**QUOTED PASSAGE**

⁂

Hope, but not right away
This is more of a half-formed thought than a complete article, so bear with me, but I wanted to put it out there especially on this gloomsome spring day, where the sun is mostly hidden by clouds that will not resolve into anything so reliable as precipitation.
Spring is often a time of joy, full of bright pastels, celebrations of life, rebirth, renewal, the return of green things to our lives. I think part of the reason that we put the focus so much on these things is their singularity within a world that is more often full of mud, grey skies, and barren trees. The snow melts away to reveal a rotting corpse, as it were, for the first few weeks of spring, at least around here. Branches stab at the sky and are not so much full of potential as skeletal imagery.
The solarpunk lens of rumination on this would focus on the way that the rotting detritus of last fall is composting, pregnant with possibility, working to become the literal ground from which life will spring. But I worry that, in that focus, we too often skip over the dull feeling of drear that can come between the absence of snow and the advent of greenery.

⁂

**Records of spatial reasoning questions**

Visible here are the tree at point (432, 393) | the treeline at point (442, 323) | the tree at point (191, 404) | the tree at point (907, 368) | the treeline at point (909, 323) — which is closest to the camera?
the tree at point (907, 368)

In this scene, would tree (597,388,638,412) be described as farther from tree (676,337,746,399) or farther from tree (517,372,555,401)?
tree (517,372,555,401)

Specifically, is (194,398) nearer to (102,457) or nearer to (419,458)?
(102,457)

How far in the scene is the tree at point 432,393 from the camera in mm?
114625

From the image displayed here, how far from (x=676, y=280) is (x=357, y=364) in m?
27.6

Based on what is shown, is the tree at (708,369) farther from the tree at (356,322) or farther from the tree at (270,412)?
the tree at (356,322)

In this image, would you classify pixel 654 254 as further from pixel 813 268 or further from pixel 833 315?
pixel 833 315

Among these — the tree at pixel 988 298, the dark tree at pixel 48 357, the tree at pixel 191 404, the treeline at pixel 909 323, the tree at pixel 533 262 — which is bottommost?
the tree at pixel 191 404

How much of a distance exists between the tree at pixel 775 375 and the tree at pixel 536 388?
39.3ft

⁂

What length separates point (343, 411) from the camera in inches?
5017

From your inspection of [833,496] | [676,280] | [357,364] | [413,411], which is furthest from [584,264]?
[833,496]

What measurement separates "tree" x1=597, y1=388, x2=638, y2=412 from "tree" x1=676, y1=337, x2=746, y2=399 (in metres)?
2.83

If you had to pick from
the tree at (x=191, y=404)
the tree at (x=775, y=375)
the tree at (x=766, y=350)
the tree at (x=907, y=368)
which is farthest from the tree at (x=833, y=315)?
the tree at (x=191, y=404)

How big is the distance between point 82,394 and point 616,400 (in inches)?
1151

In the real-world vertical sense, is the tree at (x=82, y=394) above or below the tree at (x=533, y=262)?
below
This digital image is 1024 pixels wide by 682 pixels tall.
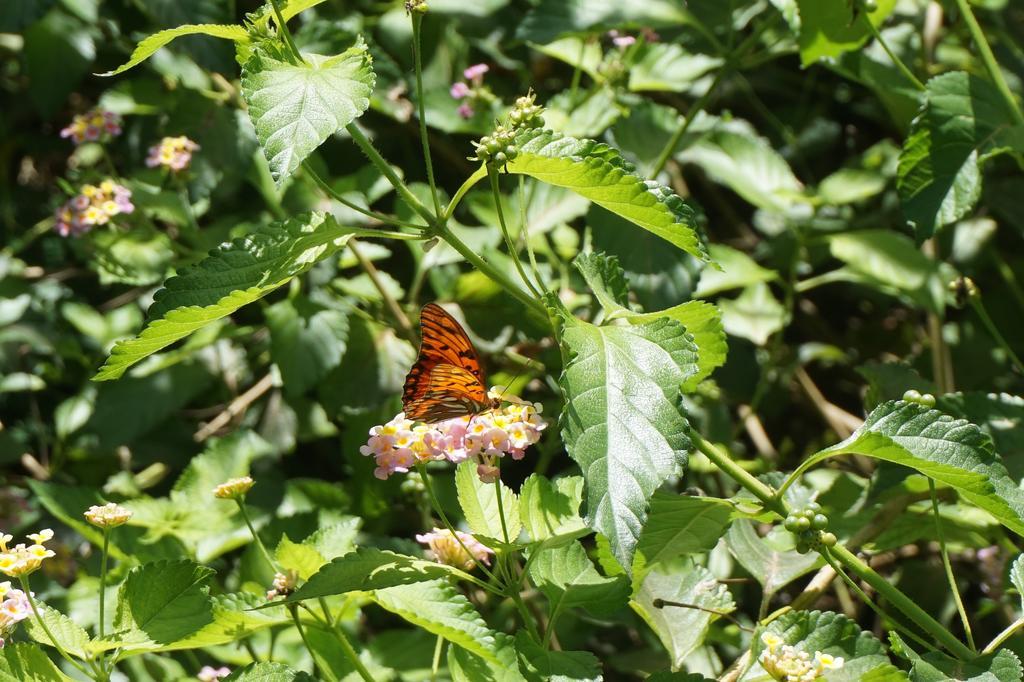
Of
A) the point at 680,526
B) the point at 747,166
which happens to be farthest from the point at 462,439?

⁂

**WHAT IS ASKED**
**1)** Condense the paragraph of the spring essay above that begins "Spring is often a time of joy" into two sentences that keep its main points.
**2)** Pick up the spring essay after its last sentence and write the paragraph that comes next.

**RESULTS OF THE EXERCISE**
**1)** Spring is often celebrated with pastels, rebirth, renewal and the return of green things, perhaps because those things stand out in a world more often full of mud, grey skies and barren trees. Around here, the melting snow first reveals what feels like a rotting corpse, and the branches stabbing at the sky look skeletal rather than full of potential.

**2)**
Ugly feelings, to poach a phrase from theorist Sianne Ngai, are very valid and worth acknowledging. Especially when the world around me is ugly, I have some pretty ugly thoughts. I mourn the fact that the double-whammy of climate weirding and El Niño meant that we didn’t really get a winter at all in these parts. I resent the rawness of the wind, too cold when the sun isn’t shining, and still wet as hell and - it seems - tailored to produce the most amount of misery in the least amount of time. I am frustrated by the fact that every single one of my coats (ranging from heavy-duty winterwear to light rain jackets) are needed within the span of a week, and yet none of them are truly adequate for the weather conditions I walk through. I think dark thoughts about the humans of this city when I walk the trails and see the incredible amount of litter - plastic bags/bottles, old Timmies cups, cigarette butts, wrappers, and other detritus - on the sides of the path, now revealed by the melting of the snow.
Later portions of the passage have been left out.